ConvergenceRI: No need to be defensive here. If the Phoenix doesn’t write about it, who will?
EIL:
I haven’t seen the numbers. I’d be interested to look into it. I try to keep a close eye on the campuses. My resources are incredibly limited in terms of time, in terms of budget. My door is always open to tips.

ConvergenceRI: You’ve created a consistent presence on Twitter, with a distinctive voice. Do you see a difference in your voice between what you tweet and what you write?
EIL:
Twitter and the media are so vastly different. Twitter is instantaneous, you can share links, talk to other people. In the Phoenix, depending on what article I’m writing, 500 to 1,500 words, if it’s a feature, it could be upward of 3,000 words.

As an example, I tweeted at Gordon Fox [Speaker of the R.I. House], why he didn’t understand a complicated form, as his lawyer said he didn’t, which led to his most recent ethics violation.

That may be something I will look into for a longer piece, but I tweet that off and go about my day.

Is there a difference in my persona? Not a conscious one. It just happens. Twitter is a kind of thing I’m at all day long. I can fire something off quickly. It has been a way for me to sharpen my voice, certainly. I’ve gotten pretty inventive on Twitter. I think my writing in the paper is catching up, and that’s been fun.

I’m only 28; I haven’t been a full-time reporter before, this is my first regular salaried job for a publication, so there’s certainly going to be some learning going on.

For me, I’d be lying if I said that I figured out the right balance in social media and reporting and my life, hanging out with my girl friend, going to the gym, and sleeping. I’m figuring all that out. It’s not easy.

ConvergenceRI: Is a career in journalism conducive to long-term relationships and a long, happy and healthy life?
EIL:
I think it’s really premature for me to comment on that. Am I a healthier person for taking this job? Absolutely not; I’ll leave it at that.

ConvergenceRI: What’s the most fun you’ve had in this job?
EIL:
That’s the amazing part of this job, something I’m incredibly grateful for, is how much fun it is. There is very little work I do for this job that I don’t want to be doing. Whatever happens after this job, I’m sure I won’t ever be able to match that again.
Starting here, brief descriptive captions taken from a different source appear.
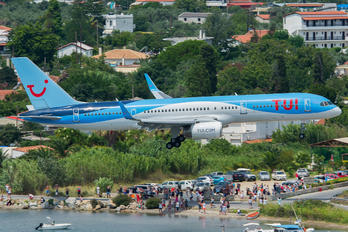 G-OOBF - TUI Airways Boeing 757-200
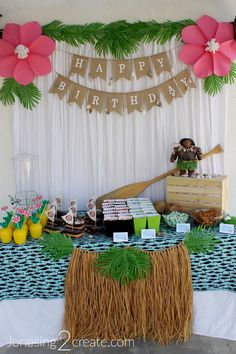 Luau Birthday Party food table and decorations Hawaii Birthday Party, Moana Birthday Party Theme, Luau Theme Party, Moana Themed Party, Hawaiian Luau Party, Hawaiin Party Food, Teen Birthday Parties, 4th Birthday, Birthday Ideas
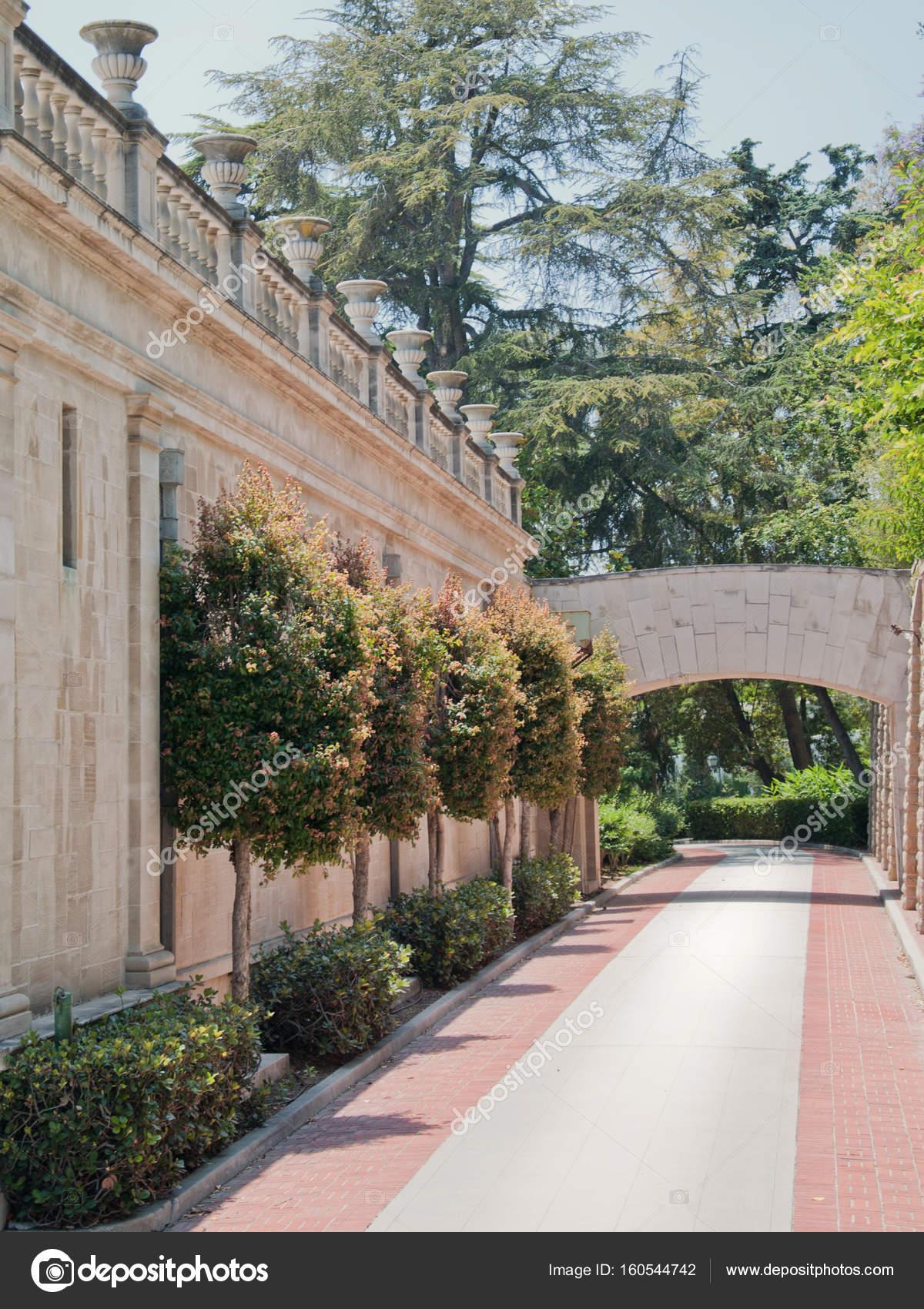 Maison En Pierre Avec Beau Jardin Ensoleille Photographie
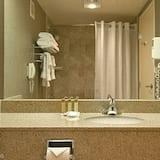 Deluxe Room, 2 Queen Beds, Smoking - Bathroom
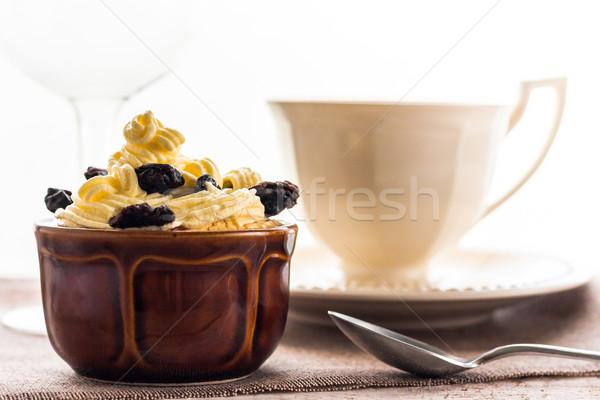 Cremoso postre dulce taza de café negro Foto stock © fotoaloja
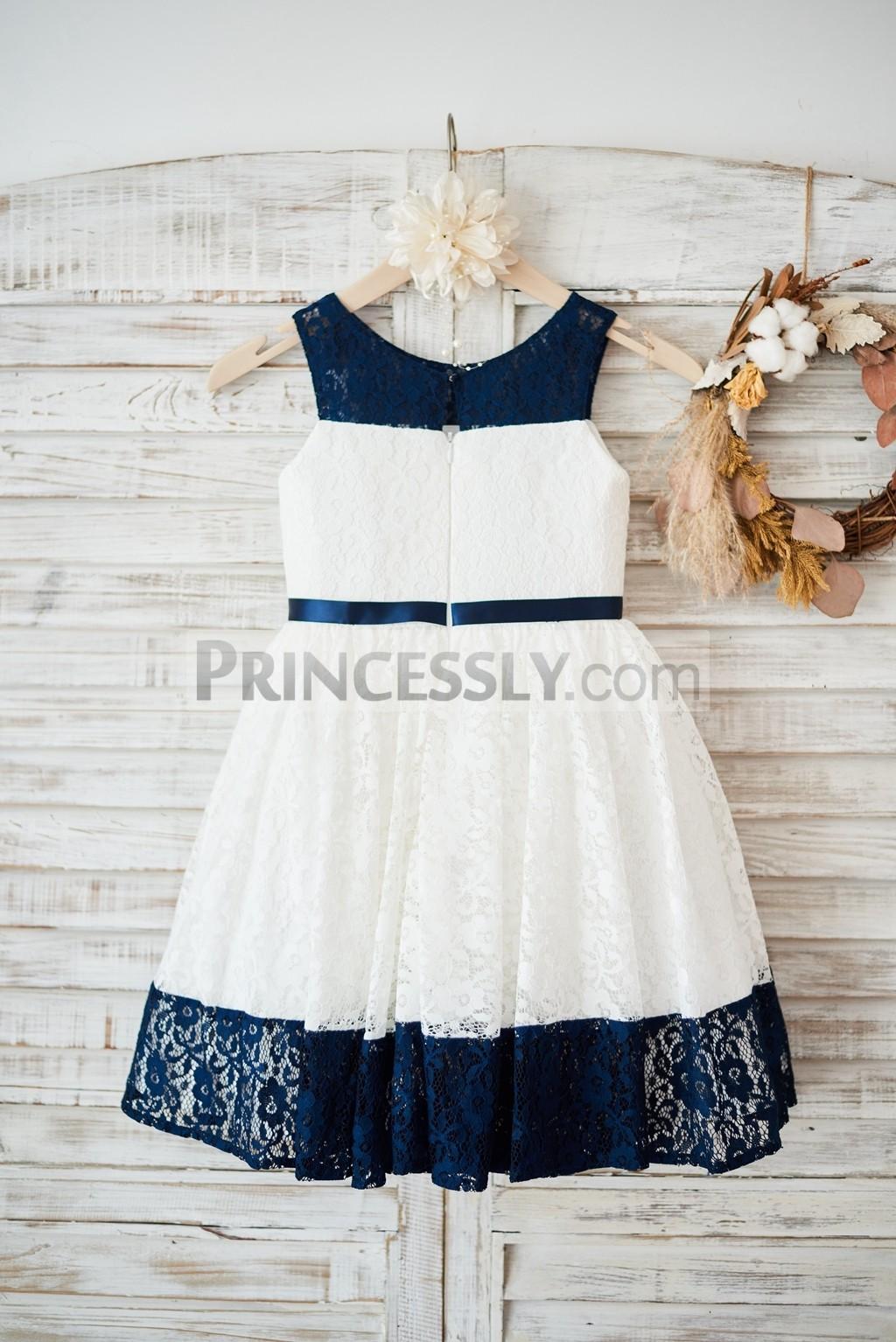 Scoop neck, sleeveless lace wedding baby girl dress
Covering anti-Westboro Baptist Church protests at five different locations in Rhode Island; attending a foam party at the Dunkin Donuts Center, that Providence Public Safety had put a warning out about; interviewing mayoral and gubernatorial candidates in an election year of great importance to the state, to putting together an article about Valentines Day, saying what I really felt about it, that it is a “monstrous orgy of commodified emotion” [in his journalistic box of chocolates]. I could go on and on.

It’s all fun, maybe that’s a lame response, this job is so much fun, that’s why I do it. But I care deeply, deeply about Rhode Island.